When you sit around the table brainstorming with Googlers or their
advisors, everybody has a great idea. The trick is in the
filtering – the recognition that the cost of clutter is simply too
high. That takes extraordinary discipline.
- This philosophy also
plays out in their launch strategy for new products. When they launch a
new site, they want it to be good and stable, but they don’t obsess
about making it perfect. (After all, it’s not like they have to reprint
a book if they find a typo.) Instead, the mantra is “iterate, iterate,
iterate.” Get it out there, “mine” user behavior religiously (they
follow every click for signs that Search needs to be improved, for
example), and continuously strive to make it better.
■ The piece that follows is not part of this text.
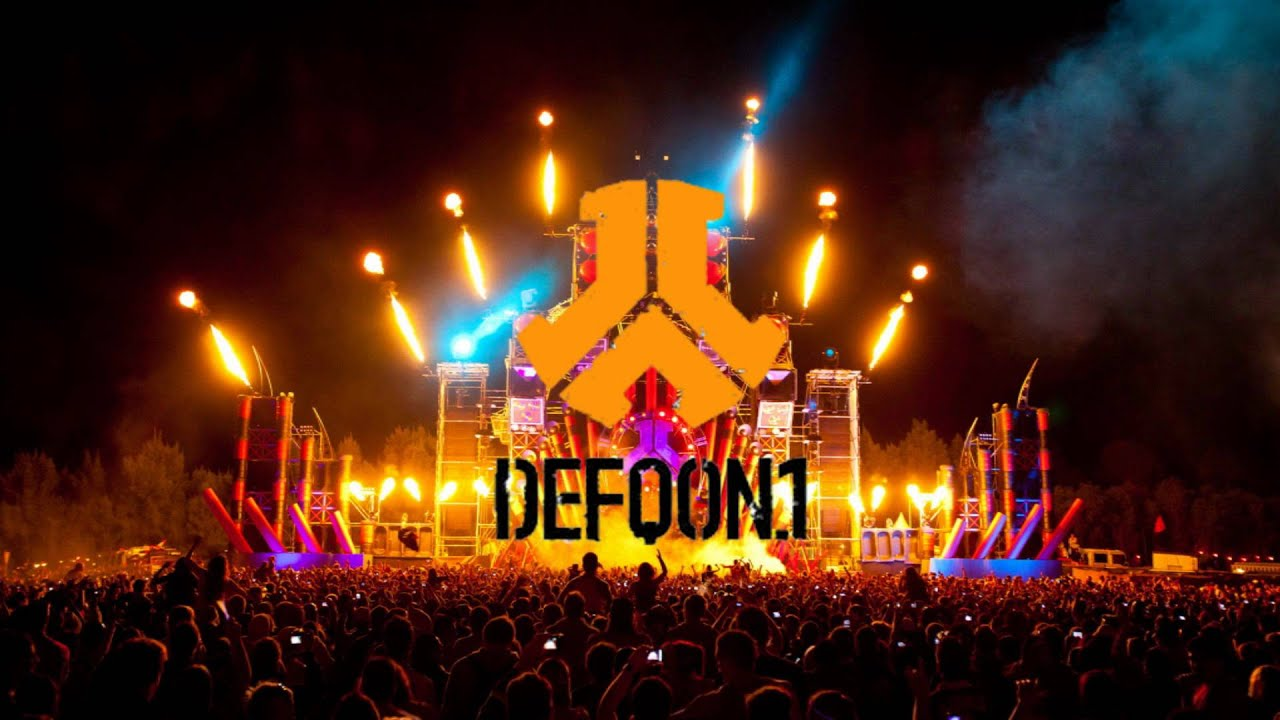 Toneshifterz - Psychedelic Wasteland [Defqon 2011 Anthem] [HD Quality] - YouTube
It is a winning
strategy. Obviously. And people now have come to intuitively appreciate
this philosophy sufficiently to give Google the benefit of the doubt.
So, even if you visit Google Health and say, darn, I wish it did X or
Y, there is a pretty good chance you’ll come back to the site over
time, because your past experience tells you that your wish list might
just be filled by your next visit.
- The “Don’t be Evil”
(Google’s corporate motto) thing is real (or, if not, they’ve fooled
me). Here’s one small window into it, told to me by one of the key
leaders in Google Search. You’d be shocked to know how often the Google
search algorithm is tweaked to make it a teeny bit better (I can’t give
you the precise number, but trust me, it is more often than you think).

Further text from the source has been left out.